Material for the task
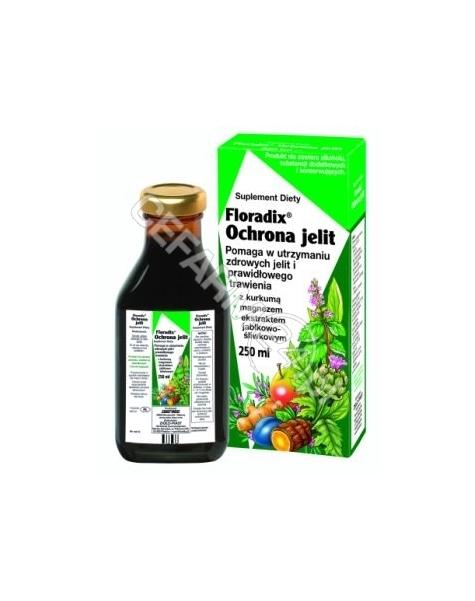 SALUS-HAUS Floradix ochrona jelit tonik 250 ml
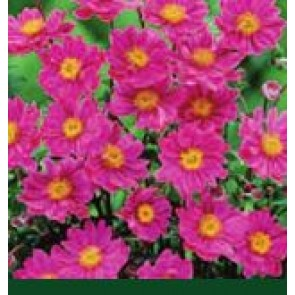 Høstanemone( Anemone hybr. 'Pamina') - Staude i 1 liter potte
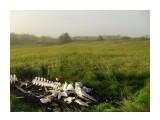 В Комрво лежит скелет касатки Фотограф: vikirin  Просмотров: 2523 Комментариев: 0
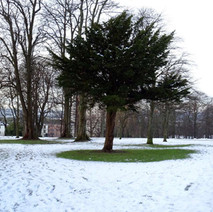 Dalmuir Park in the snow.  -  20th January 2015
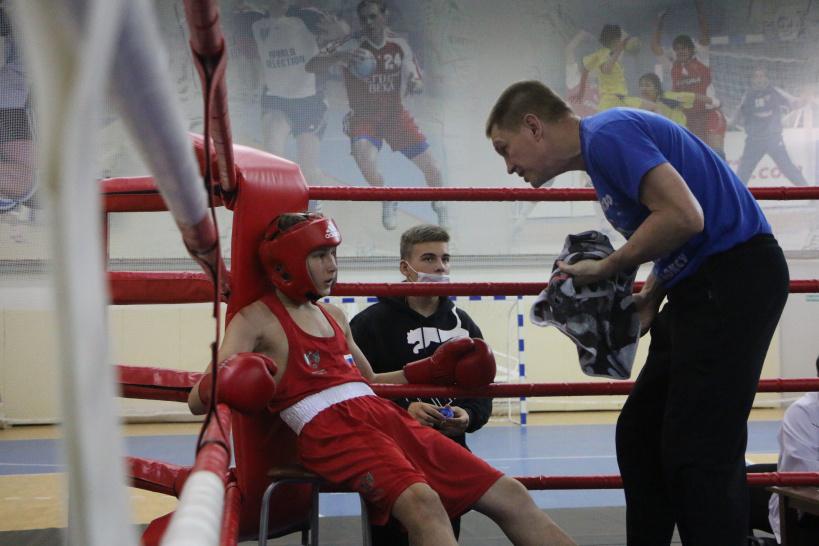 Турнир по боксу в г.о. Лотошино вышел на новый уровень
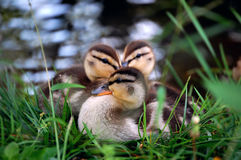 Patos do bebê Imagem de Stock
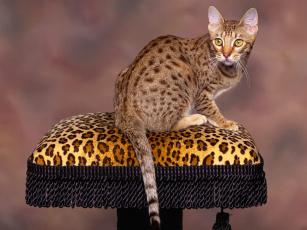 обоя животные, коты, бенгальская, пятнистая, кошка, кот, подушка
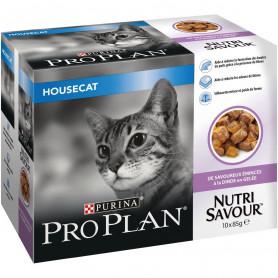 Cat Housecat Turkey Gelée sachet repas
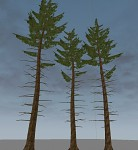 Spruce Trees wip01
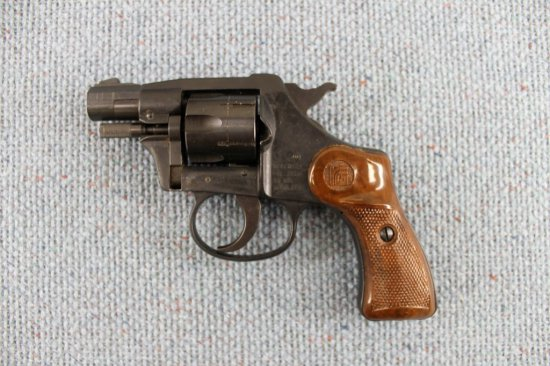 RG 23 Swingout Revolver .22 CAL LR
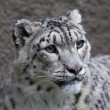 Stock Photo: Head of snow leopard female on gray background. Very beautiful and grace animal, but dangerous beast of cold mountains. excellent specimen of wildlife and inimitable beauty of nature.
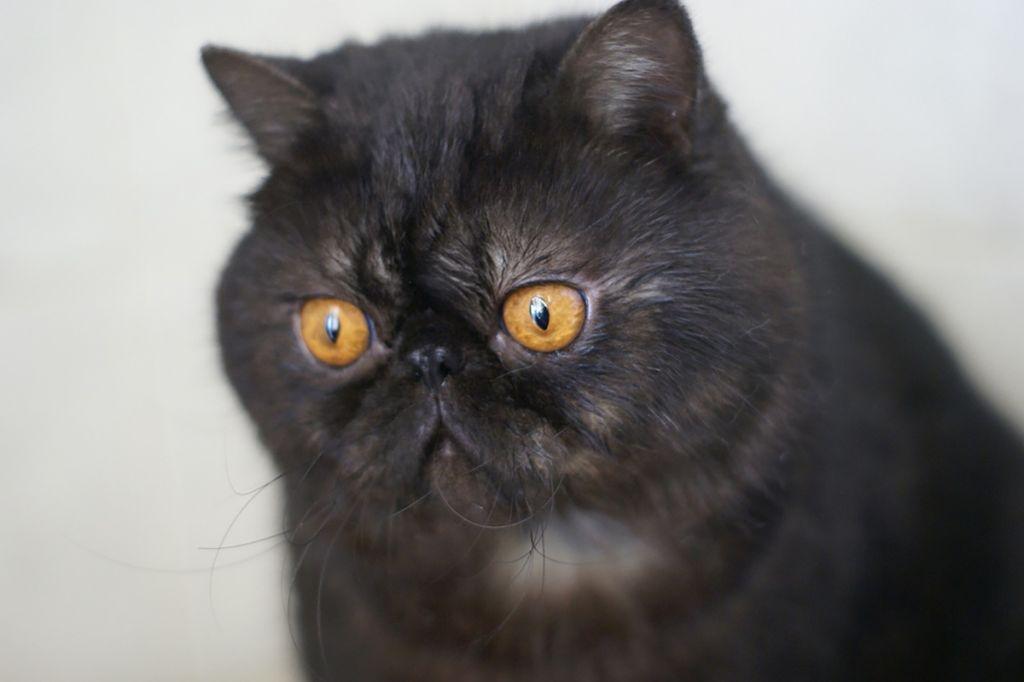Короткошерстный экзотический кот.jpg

What you need to do
The answer must be the data above, repeated exactly, with no pictures.

Output of the task
 SALUS-HAUS Floradix ochrona jelit tonik 250 ml
 Høstanemone( Anemone hybr. 'Pamina') - Staude i 1 liter potte
 В Комрво лежит скелет касатки Фотограф: vikirin  Просмотров: 2523 Комментариев: 0
 Dalmuir Park in the snow.  -  20th January 2015
 Турнир по боксу в г.о. Лотошино вышел на новый уровень
 Patos do bebê Imagem de Stock
 обоя животные, коты, бенгальская, пятнистая, кошка, кот, подушка
 Cat Housecat Turkey Gelée sachet repas
 Spruce Trees wip01
 RG 23 Swingout Revolver .22 CAL LR
 Stock Photo: Head of snow leopard female on gray background. Very beautiful and grace animal, but dangerous beast of cold mountains. excellent specimen of wildlife and inimitable beauty of nature.
Короткошерстный экзотический кот.jpg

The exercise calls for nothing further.